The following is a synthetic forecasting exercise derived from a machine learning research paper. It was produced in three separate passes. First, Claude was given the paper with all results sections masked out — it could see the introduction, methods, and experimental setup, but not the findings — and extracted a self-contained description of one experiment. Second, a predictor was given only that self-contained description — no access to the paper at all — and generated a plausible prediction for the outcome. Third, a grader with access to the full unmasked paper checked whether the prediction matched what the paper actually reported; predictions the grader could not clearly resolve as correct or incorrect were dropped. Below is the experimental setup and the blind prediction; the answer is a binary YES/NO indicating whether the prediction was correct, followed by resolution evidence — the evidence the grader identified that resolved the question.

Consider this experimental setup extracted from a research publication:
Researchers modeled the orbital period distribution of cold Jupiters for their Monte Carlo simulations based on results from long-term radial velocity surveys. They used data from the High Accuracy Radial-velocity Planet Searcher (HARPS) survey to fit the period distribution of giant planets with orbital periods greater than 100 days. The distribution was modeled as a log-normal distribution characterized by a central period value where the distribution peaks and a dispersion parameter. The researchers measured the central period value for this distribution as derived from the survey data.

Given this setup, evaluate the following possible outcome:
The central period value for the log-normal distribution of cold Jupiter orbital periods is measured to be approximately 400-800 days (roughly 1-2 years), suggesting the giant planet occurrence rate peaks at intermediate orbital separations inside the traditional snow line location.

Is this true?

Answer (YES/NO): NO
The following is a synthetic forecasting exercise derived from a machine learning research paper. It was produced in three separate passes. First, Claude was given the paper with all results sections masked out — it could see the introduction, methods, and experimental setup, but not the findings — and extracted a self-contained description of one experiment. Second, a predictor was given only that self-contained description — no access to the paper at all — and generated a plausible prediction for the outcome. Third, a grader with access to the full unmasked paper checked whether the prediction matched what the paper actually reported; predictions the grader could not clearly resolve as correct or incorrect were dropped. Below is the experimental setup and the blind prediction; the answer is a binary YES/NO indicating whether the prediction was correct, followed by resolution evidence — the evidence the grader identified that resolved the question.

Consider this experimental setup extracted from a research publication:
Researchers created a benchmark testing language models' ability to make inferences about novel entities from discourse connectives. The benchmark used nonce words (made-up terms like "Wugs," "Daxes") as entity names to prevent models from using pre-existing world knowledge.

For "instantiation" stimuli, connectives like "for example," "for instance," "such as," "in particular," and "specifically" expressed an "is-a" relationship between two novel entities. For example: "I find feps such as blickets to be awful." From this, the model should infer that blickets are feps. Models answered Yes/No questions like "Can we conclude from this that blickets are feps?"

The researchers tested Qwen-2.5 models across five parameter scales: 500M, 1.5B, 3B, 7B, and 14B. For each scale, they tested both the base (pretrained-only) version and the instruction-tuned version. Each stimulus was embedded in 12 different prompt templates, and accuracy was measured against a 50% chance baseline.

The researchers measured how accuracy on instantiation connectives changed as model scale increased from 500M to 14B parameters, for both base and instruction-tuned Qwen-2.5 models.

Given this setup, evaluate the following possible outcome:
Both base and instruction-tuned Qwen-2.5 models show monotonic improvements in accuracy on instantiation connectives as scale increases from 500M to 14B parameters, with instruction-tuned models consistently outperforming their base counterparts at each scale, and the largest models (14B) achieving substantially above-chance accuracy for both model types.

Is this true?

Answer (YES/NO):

* * *

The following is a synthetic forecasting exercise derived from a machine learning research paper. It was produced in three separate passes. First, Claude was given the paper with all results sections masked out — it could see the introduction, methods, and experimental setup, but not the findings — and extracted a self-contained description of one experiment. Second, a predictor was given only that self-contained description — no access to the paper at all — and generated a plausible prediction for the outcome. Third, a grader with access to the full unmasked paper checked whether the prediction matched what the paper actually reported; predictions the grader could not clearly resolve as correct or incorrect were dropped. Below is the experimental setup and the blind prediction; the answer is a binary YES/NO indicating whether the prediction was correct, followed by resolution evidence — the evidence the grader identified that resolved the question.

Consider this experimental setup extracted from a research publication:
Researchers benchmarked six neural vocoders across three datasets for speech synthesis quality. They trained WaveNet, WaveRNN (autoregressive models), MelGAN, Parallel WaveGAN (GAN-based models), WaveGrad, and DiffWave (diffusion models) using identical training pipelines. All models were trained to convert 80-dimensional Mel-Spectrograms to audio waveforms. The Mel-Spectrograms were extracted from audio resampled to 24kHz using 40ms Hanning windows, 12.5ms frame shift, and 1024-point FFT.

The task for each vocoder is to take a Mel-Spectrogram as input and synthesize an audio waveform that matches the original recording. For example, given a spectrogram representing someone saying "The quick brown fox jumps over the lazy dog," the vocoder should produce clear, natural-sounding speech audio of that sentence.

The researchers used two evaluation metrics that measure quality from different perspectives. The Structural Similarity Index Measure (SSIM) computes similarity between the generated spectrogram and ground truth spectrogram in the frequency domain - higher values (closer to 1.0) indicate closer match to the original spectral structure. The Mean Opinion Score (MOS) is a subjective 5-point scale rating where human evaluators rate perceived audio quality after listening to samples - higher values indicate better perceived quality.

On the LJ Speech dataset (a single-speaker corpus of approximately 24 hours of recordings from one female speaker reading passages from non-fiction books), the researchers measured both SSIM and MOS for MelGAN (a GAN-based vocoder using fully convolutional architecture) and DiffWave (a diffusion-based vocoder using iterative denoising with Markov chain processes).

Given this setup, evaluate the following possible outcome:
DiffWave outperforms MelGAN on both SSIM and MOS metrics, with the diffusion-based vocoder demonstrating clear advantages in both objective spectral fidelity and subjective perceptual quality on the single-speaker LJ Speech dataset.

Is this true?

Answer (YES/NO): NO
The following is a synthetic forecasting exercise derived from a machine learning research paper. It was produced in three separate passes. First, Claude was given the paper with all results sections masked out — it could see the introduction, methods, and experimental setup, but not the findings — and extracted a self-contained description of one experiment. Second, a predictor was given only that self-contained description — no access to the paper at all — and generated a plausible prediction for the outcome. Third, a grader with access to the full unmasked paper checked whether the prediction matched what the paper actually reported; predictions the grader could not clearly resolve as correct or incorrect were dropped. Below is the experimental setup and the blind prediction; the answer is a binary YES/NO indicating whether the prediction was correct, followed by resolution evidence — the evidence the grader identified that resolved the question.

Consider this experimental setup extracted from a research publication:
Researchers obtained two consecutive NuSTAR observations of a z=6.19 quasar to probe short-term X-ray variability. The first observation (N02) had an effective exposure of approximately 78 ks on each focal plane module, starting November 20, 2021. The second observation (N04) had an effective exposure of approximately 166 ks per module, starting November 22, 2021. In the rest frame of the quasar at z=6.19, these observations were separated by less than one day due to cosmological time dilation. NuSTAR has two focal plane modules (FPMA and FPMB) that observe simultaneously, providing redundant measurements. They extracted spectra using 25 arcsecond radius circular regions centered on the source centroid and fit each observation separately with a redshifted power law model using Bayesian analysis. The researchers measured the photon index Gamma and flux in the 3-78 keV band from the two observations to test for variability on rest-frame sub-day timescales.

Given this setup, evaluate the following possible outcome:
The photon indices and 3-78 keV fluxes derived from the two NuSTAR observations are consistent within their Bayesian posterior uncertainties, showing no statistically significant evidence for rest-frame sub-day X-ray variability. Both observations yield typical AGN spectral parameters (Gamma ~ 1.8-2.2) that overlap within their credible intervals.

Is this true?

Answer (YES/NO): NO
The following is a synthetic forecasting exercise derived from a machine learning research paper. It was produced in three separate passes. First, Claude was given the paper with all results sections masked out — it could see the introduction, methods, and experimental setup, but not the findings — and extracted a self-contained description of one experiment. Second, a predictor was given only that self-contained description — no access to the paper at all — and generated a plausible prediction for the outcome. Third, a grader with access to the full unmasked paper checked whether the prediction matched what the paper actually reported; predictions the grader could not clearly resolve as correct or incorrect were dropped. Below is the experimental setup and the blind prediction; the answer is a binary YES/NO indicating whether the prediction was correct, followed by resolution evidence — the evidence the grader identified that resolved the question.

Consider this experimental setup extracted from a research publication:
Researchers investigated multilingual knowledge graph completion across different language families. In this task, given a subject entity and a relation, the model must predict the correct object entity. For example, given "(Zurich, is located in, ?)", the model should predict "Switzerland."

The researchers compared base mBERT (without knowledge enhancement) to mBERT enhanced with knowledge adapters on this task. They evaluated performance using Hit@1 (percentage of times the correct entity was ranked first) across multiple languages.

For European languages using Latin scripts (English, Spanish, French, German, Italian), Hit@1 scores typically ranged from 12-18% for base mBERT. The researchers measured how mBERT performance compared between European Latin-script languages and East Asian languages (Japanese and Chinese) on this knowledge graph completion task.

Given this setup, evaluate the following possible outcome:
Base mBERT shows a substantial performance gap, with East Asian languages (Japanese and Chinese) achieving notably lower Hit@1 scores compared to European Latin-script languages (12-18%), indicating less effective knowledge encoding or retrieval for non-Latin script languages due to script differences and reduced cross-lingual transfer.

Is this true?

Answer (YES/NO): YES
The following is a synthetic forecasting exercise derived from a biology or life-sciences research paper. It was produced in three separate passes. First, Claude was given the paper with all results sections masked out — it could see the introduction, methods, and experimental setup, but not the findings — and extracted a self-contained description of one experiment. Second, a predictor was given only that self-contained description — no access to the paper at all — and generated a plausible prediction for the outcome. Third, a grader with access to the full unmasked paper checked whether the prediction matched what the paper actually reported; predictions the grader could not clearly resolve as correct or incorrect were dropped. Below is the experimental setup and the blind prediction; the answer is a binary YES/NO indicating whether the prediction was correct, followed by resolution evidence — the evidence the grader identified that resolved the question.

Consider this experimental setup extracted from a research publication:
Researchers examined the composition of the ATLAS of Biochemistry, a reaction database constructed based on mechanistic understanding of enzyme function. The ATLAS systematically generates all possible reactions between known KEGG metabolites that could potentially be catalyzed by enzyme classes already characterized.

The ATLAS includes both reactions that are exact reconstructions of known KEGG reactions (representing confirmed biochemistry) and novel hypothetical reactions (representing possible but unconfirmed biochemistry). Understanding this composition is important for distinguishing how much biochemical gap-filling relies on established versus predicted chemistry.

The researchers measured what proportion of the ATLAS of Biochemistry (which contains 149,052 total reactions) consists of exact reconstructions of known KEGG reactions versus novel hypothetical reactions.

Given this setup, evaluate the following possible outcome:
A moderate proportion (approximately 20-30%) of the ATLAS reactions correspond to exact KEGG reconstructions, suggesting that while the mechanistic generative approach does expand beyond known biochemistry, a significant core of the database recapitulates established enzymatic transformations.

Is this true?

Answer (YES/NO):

---

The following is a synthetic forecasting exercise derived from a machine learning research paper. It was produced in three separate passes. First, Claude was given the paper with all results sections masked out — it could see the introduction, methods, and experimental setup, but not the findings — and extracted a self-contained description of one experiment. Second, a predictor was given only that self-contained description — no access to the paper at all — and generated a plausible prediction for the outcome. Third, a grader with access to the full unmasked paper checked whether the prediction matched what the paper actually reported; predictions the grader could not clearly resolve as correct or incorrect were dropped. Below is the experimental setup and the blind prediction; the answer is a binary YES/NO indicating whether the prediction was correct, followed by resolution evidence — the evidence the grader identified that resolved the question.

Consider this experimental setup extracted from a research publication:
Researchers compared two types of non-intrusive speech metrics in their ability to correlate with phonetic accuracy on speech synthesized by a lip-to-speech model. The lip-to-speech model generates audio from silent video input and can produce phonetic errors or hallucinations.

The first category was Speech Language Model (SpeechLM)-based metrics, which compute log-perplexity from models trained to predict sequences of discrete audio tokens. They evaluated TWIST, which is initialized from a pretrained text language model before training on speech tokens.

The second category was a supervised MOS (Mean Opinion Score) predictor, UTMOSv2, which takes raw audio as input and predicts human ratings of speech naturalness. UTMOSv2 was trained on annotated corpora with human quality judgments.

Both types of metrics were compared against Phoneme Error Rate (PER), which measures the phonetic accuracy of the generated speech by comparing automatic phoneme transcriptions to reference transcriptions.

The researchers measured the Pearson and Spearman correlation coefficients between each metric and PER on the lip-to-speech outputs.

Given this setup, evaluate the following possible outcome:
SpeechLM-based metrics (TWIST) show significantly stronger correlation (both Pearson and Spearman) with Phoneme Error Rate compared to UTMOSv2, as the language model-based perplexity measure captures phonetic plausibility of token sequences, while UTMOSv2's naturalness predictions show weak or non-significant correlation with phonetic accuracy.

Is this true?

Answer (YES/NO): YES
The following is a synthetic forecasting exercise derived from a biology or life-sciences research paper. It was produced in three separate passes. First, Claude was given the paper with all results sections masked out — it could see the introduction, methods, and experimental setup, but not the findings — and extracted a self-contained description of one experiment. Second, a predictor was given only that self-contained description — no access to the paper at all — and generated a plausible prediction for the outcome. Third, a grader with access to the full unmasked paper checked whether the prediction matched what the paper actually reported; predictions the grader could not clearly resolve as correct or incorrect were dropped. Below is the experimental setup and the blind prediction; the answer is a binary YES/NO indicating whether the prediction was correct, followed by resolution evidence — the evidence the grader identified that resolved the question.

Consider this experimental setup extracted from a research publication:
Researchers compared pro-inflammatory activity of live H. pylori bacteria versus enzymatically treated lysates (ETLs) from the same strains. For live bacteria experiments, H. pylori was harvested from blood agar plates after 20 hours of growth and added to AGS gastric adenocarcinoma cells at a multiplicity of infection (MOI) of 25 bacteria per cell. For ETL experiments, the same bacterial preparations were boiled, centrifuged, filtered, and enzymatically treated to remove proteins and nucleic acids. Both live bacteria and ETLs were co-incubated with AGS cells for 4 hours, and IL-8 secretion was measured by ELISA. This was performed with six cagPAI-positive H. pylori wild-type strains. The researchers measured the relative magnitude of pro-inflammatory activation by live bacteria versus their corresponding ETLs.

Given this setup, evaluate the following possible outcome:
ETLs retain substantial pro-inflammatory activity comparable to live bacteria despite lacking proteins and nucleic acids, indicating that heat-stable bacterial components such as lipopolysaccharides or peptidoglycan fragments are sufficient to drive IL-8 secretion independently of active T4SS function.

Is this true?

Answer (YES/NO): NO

*ASSIGNMENT:* Copy out each line in the preceding records that contains "Japanese".

*RESULT OF THE TASK:*
For European languages using Latin scripts (English, Spanish, French, German, Italian), Hit@1 scores typically ranged from 12-18% for base mBERT. The researchers measured how mBERT performance compared between European Latin-script languages and East Asian languages (Japanese and Chinese) on this knowledge graph completion task.
Base mBERT shows a substantial performance gap, with East Asian languages (Japanese and Chinese) achieving notably lower Hit@1 scores compared to European Latin-script languages (12-18%), indicating less effective knowledge encoding or retrieval for non-Latin script languages due to script differences and reduced cross-lingual transfer.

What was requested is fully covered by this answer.